The compiler package comes with R, so we just need to load the package in the usual way

library("compiler")

Next we create an inefficient function for calculating the mean. This function takes in a vector, calculates the length and then updates the total variable.

my_mean = function(x) {
  total = 0
  n = length(x)
  for(i in 1:n)
    total = total + x[i]/n
  total
}

This is clearly a bad function and we should just mean function, but it’s a useful comparison. Compiling the function is straightforward

cmp_mean = cmpfun(my_mean)

Then we use the benchmark function to compare the three variants

## Generate some data
x = rnorm(100)
benchmark(my_mean(x), cmp_mean(x), mean(x), 
          columns=c("test", "elapsed", "relative"),
          order="relative", replications=5000)

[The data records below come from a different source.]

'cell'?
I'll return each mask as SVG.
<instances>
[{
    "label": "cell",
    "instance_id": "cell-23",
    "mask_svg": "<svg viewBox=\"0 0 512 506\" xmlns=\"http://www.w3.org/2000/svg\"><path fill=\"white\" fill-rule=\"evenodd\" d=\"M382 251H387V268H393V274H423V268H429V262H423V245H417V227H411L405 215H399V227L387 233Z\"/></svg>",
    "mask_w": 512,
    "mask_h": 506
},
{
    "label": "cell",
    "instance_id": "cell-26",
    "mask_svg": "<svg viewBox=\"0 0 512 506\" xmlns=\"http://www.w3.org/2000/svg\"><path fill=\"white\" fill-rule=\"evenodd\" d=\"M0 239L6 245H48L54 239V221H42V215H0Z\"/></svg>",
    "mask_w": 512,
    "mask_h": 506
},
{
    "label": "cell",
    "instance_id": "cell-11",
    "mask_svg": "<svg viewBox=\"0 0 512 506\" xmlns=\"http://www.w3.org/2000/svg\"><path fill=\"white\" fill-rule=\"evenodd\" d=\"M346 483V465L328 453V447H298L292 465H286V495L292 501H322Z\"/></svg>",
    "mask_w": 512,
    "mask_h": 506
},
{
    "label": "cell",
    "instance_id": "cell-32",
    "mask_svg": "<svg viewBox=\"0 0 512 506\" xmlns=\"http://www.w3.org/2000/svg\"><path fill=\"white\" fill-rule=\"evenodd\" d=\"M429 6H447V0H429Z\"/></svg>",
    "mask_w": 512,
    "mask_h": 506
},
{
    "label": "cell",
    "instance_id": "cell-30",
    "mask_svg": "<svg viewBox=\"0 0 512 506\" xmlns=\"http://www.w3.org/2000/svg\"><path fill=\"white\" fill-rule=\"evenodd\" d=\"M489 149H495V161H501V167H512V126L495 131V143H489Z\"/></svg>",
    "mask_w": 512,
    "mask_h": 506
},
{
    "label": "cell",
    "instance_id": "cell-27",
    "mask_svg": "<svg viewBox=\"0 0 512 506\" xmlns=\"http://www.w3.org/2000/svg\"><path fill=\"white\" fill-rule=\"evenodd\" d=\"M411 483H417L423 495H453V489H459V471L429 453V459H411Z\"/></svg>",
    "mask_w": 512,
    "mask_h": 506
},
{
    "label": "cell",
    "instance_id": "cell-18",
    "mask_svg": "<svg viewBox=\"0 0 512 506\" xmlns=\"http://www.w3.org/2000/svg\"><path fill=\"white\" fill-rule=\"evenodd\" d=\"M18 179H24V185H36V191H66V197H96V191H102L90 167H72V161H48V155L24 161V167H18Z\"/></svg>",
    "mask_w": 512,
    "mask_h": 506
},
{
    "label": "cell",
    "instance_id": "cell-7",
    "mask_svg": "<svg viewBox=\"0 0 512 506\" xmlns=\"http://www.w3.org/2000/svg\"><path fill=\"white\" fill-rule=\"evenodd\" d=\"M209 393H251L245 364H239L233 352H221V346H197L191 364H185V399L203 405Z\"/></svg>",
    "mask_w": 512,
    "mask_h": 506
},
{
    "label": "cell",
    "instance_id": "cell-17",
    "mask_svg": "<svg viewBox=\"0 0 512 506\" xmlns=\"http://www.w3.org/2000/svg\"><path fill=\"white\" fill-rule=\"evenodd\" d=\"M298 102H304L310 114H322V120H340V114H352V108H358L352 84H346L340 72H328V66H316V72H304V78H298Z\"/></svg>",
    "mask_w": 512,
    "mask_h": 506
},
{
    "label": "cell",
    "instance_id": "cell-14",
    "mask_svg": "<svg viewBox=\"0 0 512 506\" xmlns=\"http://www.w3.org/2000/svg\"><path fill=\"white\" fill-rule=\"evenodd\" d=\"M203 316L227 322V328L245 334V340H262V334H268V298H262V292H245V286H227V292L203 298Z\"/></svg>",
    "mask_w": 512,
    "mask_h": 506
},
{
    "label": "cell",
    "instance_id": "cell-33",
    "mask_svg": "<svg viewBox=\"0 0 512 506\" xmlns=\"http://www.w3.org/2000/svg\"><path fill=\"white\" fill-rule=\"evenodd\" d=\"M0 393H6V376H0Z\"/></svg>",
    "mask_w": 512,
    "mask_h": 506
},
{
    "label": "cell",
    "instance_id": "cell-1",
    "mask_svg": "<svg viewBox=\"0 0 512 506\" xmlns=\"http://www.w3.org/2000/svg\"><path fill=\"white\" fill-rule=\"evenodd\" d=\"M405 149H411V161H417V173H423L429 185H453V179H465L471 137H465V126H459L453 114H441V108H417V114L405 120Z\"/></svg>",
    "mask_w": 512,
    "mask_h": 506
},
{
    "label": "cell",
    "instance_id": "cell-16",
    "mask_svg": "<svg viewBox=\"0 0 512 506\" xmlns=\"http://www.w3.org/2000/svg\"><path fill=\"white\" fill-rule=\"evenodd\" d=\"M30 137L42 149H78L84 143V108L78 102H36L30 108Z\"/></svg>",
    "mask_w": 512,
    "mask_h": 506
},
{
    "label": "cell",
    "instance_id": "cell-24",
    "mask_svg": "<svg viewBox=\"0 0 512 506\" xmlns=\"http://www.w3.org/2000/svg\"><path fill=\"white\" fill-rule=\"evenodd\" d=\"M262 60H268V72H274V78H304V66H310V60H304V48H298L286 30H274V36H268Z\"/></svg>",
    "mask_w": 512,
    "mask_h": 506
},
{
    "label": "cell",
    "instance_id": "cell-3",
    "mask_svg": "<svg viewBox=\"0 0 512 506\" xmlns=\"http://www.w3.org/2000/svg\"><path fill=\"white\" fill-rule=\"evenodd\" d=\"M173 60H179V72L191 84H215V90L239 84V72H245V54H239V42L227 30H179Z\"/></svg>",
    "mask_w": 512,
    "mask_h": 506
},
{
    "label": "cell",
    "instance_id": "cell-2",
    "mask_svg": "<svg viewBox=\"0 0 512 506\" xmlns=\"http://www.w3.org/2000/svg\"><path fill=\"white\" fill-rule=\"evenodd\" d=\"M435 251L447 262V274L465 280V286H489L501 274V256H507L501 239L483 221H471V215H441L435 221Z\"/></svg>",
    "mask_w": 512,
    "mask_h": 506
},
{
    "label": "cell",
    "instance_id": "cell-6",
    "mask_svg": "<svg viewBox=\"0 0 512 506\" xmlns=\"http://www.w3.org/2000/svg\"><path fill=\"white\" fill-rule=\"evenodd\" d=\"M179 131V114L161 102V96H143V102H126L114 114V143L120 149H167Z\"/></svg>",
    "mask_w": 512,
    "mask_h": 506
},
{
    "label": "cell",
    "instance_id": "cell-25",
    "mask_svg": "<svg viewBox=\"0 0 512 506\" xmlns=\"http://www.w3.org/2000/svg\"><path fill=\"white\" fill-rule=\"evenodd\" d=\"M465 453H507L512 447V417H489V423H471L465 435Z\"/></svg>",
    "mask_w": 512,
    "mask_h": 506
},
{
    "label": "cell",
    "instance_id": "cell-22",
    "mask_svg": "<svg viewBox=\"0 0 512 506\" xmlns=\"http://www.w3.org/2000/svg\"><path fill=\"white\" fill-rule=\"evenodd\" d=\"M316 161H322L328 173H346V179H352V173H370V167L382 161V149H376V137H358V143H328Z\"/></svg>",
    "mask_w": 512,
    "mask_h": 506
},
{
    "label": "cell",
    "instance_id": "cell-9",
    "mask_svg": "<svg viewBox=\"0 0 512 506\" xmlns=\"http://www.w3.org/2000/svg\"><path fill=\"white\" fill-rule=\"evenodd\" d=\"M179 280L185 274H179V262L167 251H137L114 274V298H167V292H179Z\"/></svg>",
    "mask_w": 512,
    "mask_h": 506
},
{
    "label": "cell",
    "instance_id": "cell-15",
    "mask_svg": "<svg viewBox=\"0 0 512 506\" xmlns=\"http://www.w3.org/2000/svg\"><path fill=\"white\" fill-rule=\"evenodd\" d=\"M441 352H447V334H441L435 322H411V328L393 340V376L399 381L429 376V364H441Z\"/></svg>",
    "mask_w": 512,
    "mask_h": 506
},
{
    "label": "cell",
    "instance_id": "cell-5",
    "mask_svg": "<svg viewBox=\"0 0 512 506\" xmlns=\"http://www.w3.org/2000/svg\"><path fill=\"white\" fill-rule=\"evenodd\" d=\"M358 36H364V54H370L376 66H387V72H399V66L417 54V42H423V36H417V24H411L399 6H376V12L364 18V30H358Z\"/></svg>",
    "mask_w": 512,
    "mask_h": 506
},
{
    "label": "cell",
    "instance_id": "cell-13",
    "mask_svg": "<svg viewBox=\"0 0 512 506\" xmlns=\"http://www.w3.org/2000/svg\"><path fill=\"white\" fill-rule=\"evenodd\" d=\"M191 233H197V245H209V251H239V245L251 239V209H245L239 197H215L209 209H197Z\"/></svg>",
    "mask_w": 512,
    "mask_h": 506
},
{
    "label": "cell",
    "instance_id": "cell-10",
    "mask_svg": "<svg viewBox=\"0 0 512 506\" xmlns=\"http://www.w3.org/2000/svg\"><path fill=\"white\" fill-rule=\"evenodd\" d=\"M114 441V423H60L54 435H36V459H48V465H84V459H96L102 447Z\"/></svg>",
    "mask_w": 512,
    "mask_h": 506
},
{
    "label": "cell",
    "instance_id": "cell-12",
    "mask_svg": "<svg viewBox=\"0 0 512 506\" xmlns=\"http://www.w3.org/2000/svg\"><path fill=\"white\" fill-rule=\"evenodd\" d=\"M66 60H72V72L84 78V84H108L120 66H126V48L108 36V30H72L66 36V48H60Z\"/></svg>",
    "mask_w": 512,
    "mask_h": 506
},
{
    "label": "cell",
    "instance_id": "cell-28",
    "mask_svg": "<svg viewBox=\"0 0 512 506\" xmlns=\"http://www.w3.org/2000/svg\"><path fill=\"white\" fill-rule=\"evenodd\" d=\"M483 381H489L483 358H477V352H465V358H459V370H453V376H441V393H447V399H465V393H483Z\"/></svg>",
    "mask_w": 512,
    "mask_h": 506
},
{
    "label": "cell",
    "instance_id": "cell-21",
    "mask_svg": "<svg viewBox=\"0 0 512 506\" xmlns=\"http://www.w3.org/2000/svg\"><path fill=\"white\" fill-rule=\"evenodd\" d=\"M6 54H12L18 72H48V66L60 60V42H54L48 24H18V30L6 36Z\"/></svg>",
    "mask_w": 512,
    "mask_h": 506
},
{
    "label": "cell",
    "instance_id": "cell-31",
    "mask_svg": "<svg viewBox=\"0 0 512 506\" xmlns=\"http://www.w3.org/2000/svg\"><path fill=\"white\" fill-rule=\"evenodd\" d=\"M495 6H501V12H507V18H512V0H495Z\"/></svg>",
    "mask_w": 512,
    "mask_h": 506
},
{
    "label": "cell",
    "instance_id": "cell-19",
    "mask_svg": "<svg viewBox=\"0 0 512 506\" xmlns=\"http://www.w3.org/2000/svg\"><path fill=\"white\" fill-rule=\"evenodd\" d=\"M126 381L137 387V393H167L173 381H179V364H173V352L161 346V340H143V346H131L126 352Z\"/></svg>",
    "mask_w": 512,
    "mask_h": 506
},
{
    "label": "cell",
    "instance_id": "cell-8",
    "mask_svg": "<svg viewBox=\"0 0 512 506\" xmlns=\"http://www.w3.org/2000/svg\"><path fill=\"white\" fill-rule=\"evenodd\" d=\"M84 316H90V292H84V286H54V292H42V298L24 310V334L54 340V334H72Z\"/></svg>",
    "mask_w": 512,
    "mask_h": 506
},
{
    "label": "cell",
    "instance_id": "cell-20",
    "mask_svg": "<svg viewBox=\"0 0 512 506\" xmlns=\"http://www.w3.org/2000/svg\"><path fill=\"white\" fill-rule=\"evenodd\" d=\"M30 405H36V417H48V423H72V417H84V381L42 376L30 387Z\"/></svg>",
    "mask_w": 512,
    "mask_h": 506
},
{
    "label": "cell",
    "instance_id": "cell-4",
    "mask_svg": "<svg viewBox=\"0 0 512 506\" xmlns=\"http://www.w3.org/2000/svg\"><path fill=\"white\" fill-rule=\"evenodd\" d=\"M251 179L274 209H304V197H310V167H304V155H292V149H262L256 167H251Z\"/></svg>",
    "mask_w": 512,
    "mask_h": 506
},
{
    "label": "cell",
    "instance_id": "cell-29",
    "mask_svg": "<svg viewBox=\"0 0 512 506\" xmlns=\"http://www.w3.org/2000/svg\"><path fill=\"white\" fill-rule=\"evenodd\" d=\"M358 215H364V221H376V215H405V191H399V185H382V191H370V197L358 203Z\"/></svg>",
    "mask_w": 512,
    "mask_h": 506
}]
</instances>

The compiled function is around seven times faster than the uncompiled function. Of course, the native mean function is faster, but the compiling does make a significant difference (figure 7.4).

Comparsion of mean functions.

Figure 7.4: Comparsion of mean functions.

7.4.2 Compiling code

There are a number of ways to compile code. The easiest is to compile individual function using cmpfun, but this obviously doesn’t scale. If you create a package, then you automatically compile the package on installation by adding

ByteCompile: true

to the DESCRIPTION file. Most R packages installed using install.packages are not compiled. We can enable (or force) packages to be compiled by starting R with the environment variable R_COMPILE_PKGS set to a positive integer value.

A final option to use just-in-time (JIT) compilation. The enableJIT function disables JIT compilation if the argument is 0. Arguments 1, 2, or 3 implement different levels of optimisation. JIT can also be enabled by setting the environment variable R_ENABLE_JIT, to one of these values.